## WHAT TO PRODUCE
Copy out, from the data below, each line in which the word "site" occurs.
═══ RECORD SET
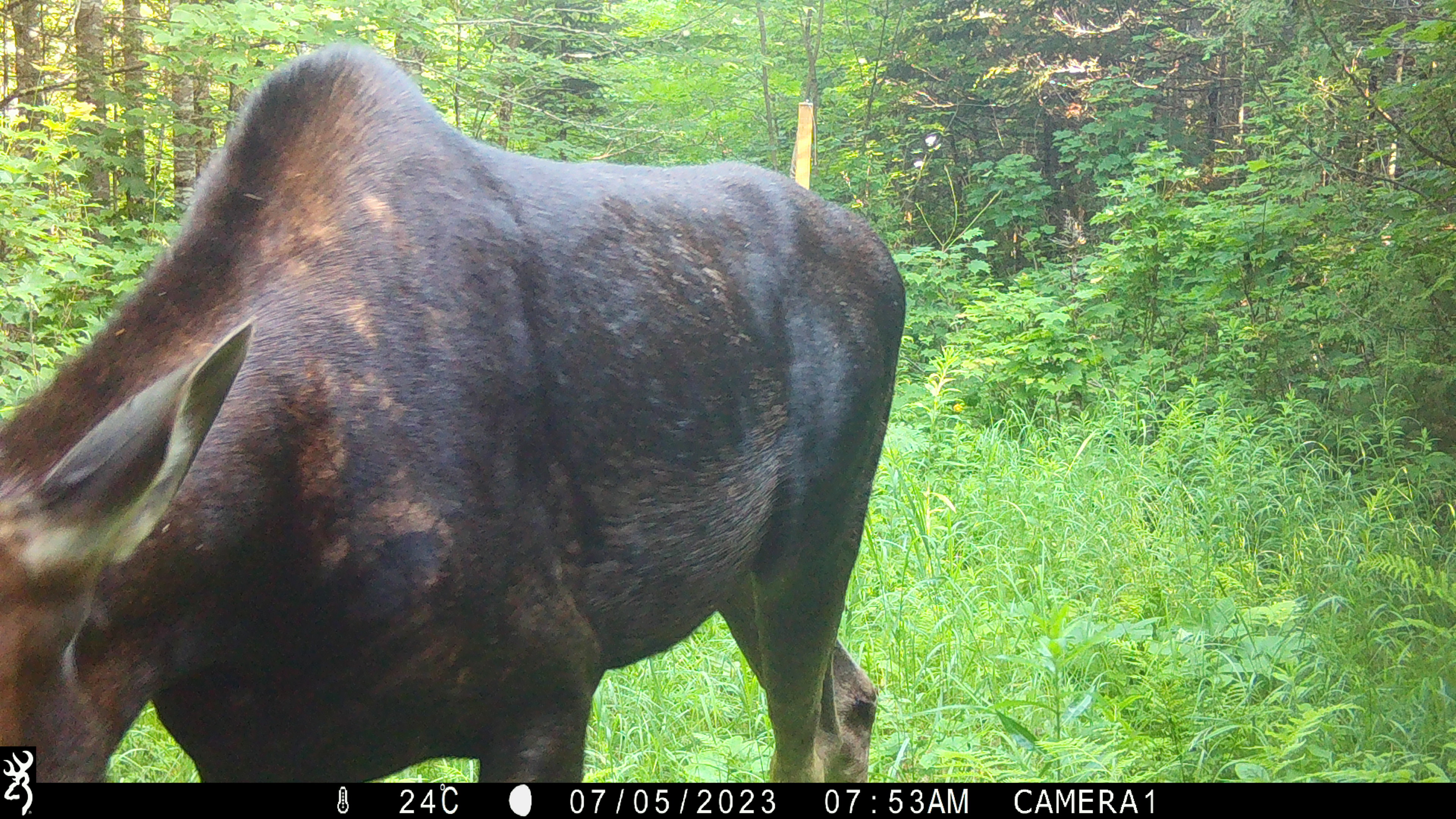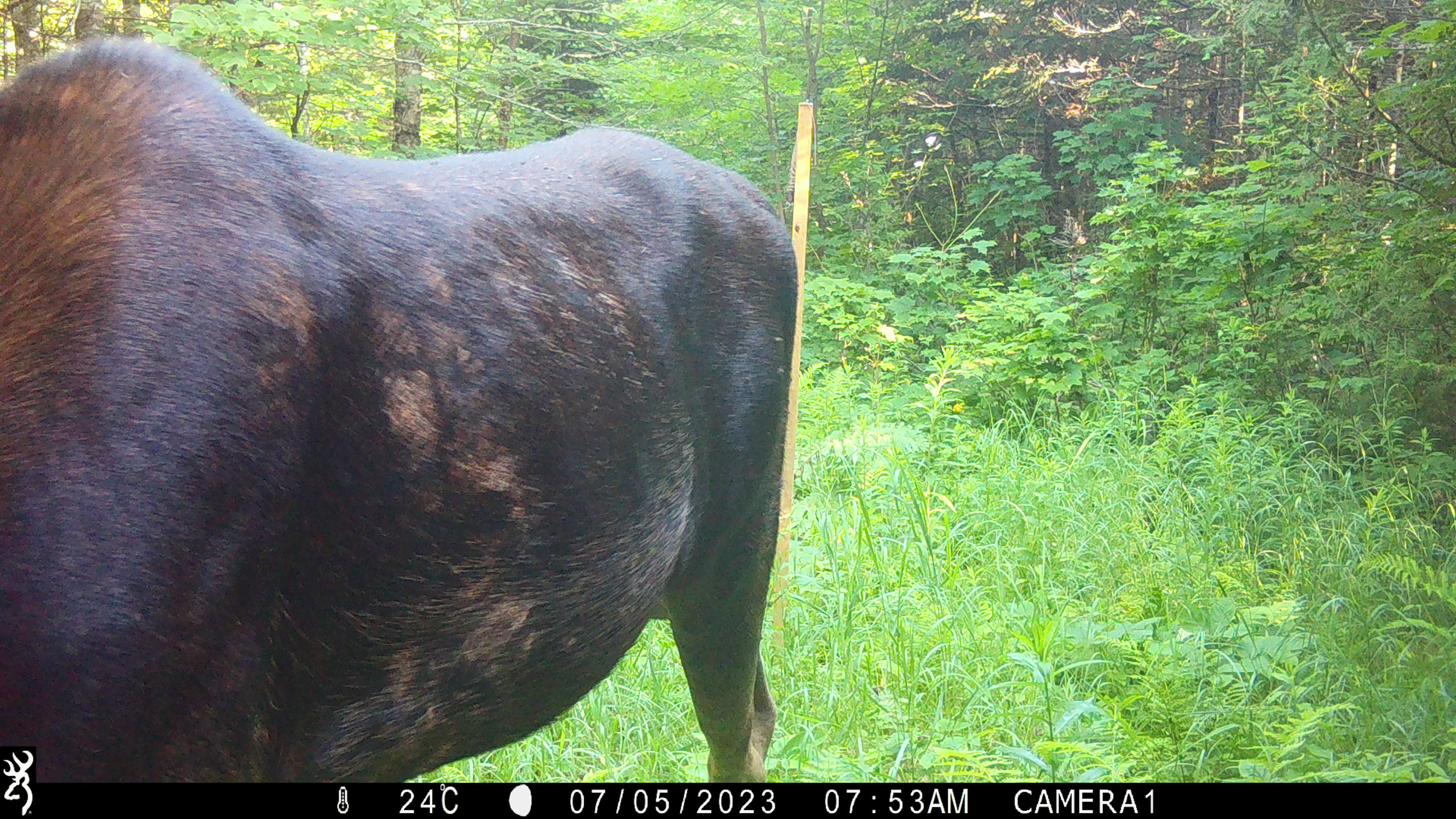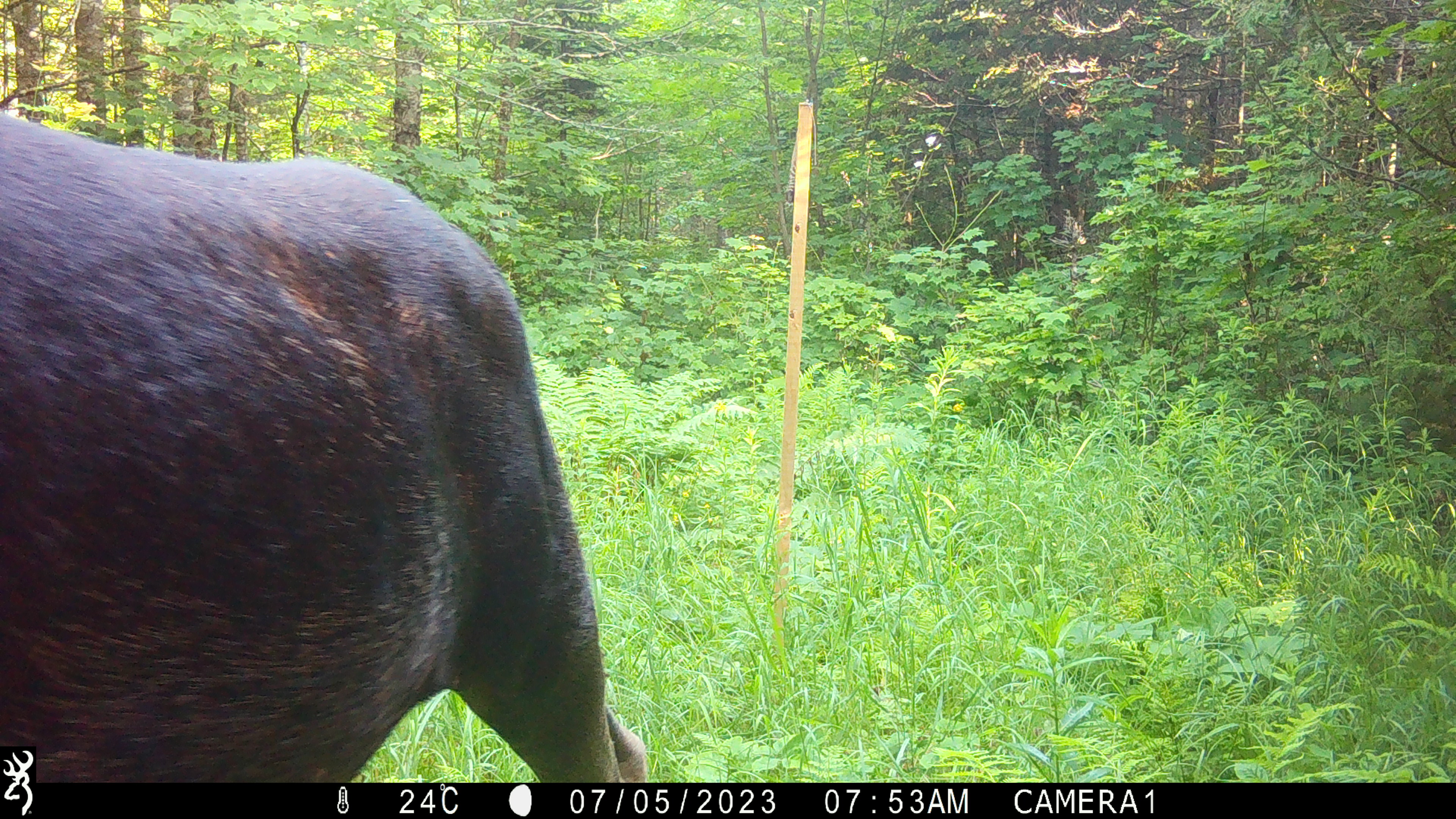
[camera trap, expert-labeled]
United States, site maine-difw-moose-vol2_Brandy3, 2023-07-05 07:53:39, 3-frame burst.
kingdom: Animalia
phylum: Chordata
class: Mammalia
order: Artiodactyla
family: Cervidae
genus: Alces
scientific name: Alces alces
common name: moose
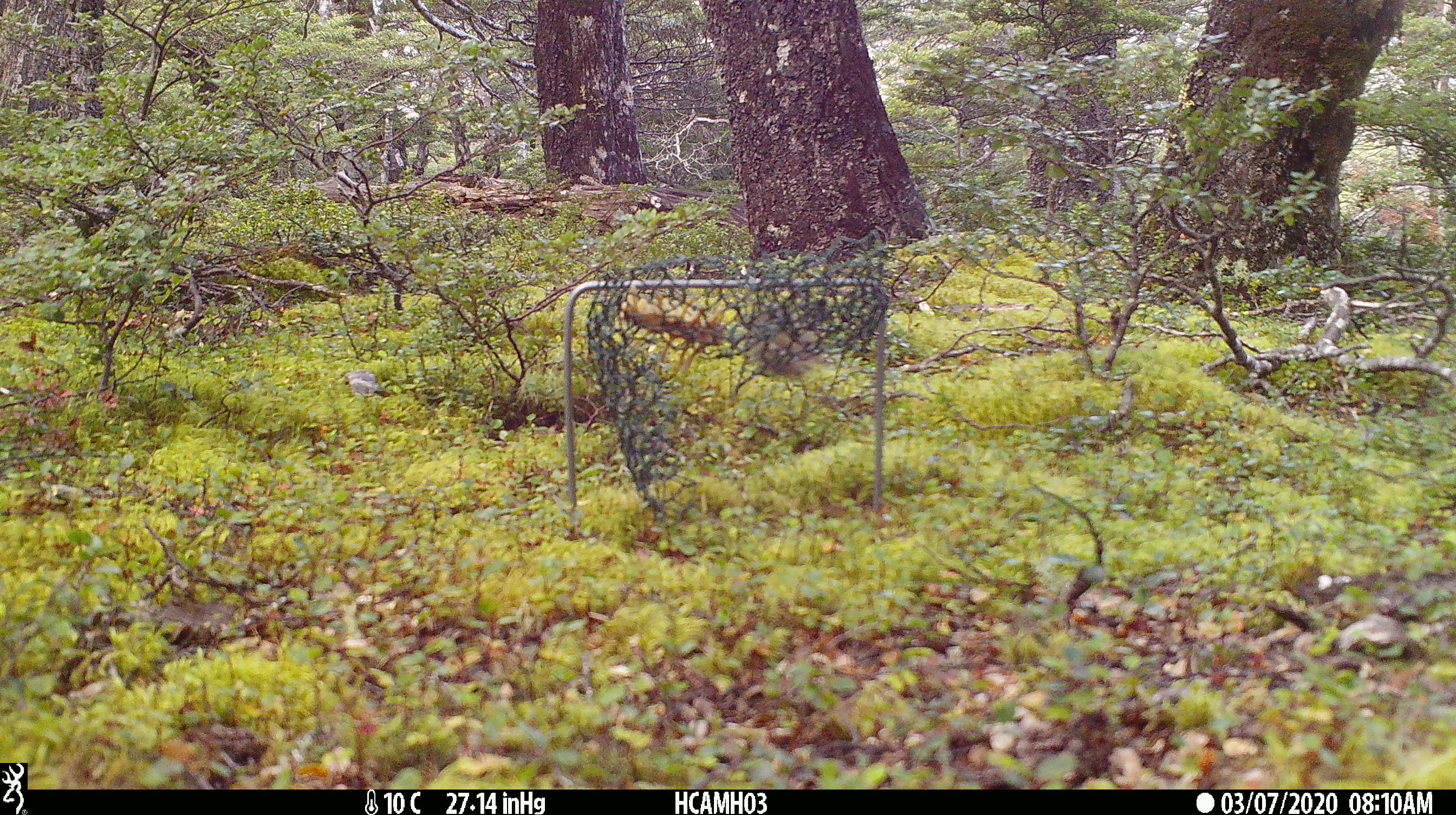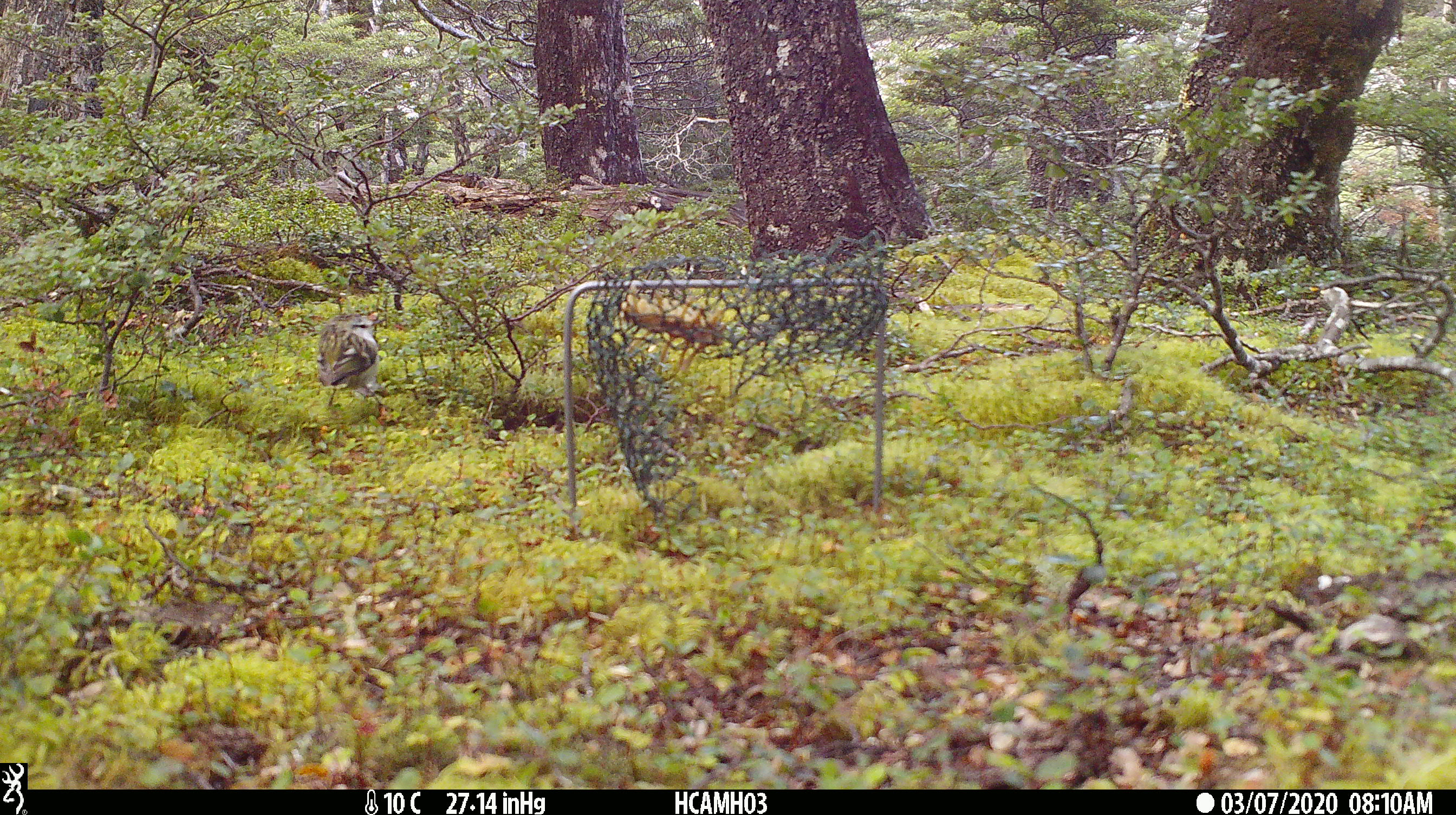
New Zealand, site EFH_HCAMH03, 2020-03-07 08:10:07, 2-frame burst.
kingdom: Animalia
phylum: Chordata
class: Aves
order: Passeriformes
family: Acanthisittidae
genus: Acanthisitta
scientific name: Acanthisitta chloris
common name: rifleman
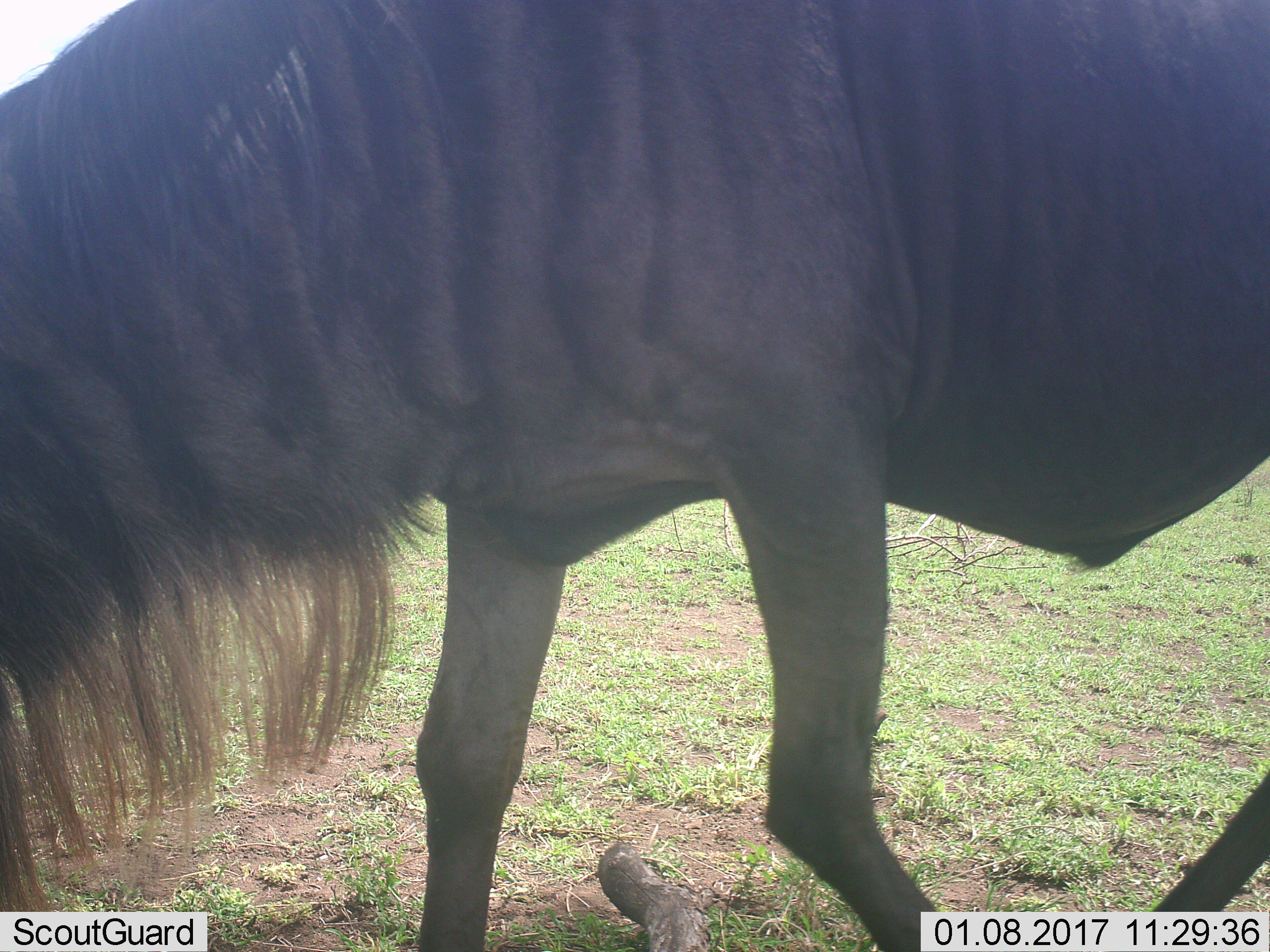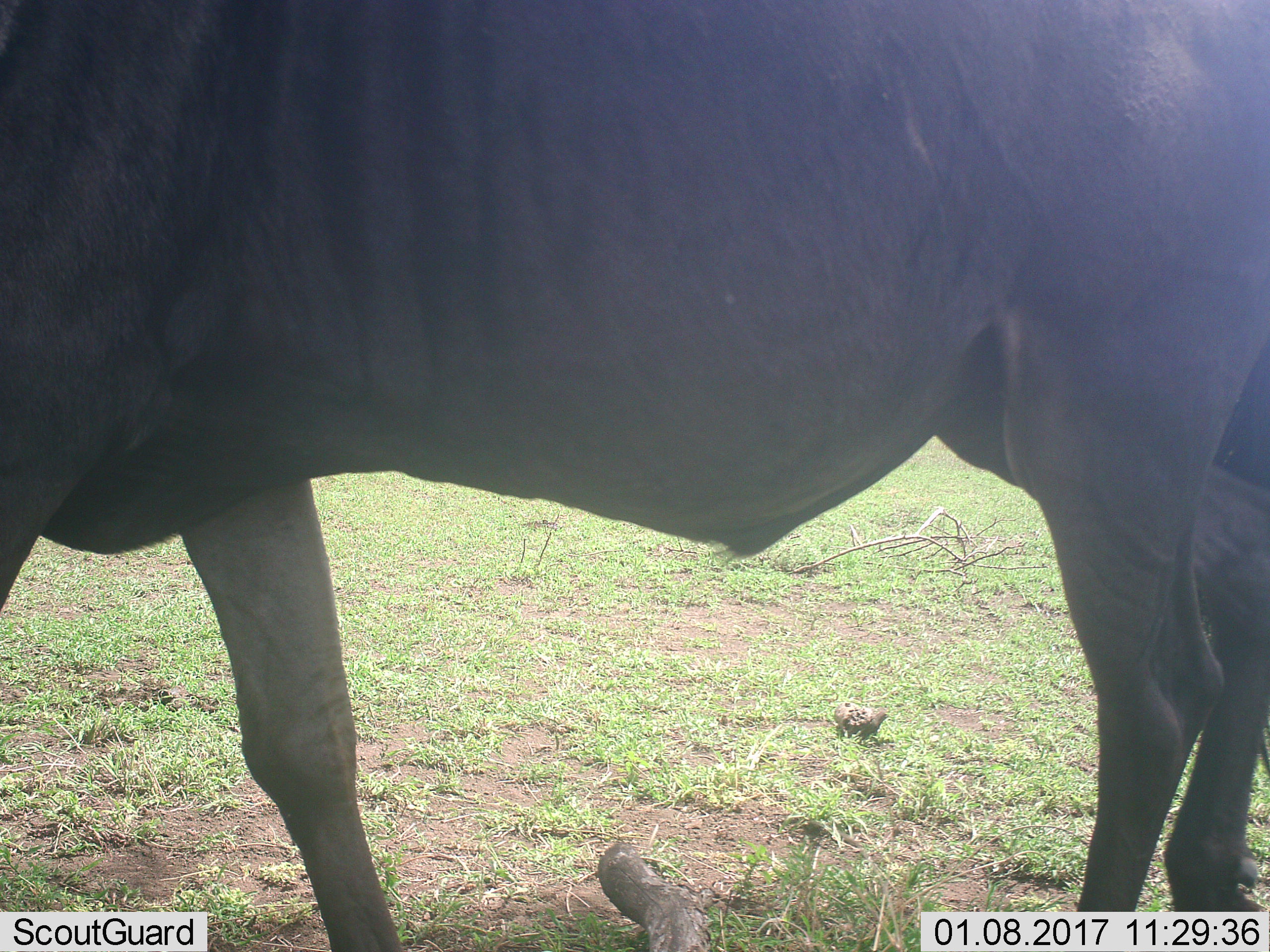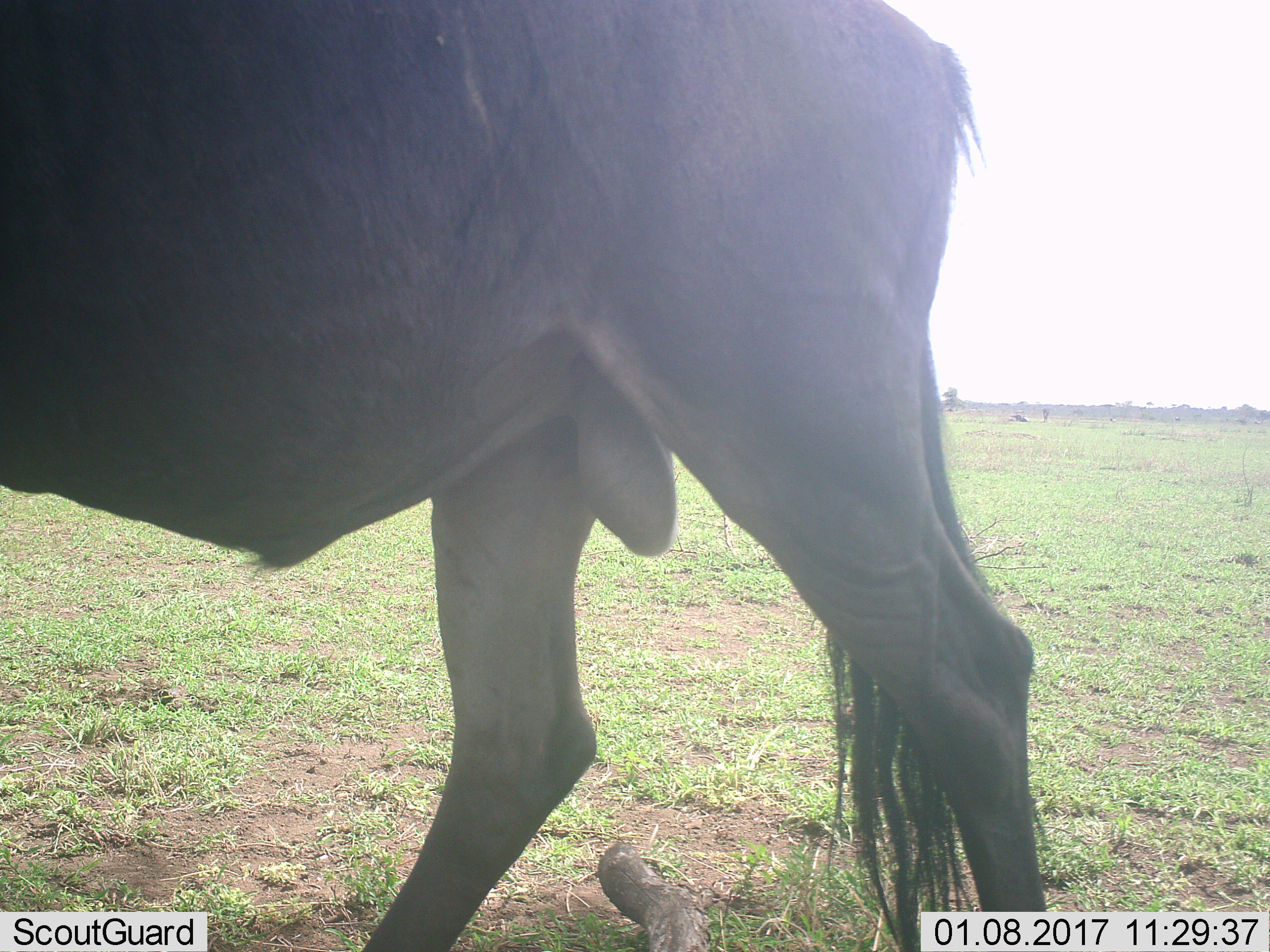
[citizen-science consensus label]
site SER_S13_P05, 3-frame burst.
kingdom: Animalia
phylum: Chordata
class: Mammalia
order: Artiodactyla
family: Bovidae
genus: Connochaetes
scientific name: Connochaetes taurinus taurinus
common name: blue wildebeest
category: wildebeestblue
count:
══════
## TASK RESPONSE
United States, site maine-difw-moose-vol2_Brandy3, 2023-07-05 07:53:39, 3-frame burst.
New Zealand, site EFH_HCAMH03, 2020-03-07 08:10:07, 2-frame burst.
site SER_S13_P05, 3-frame burst.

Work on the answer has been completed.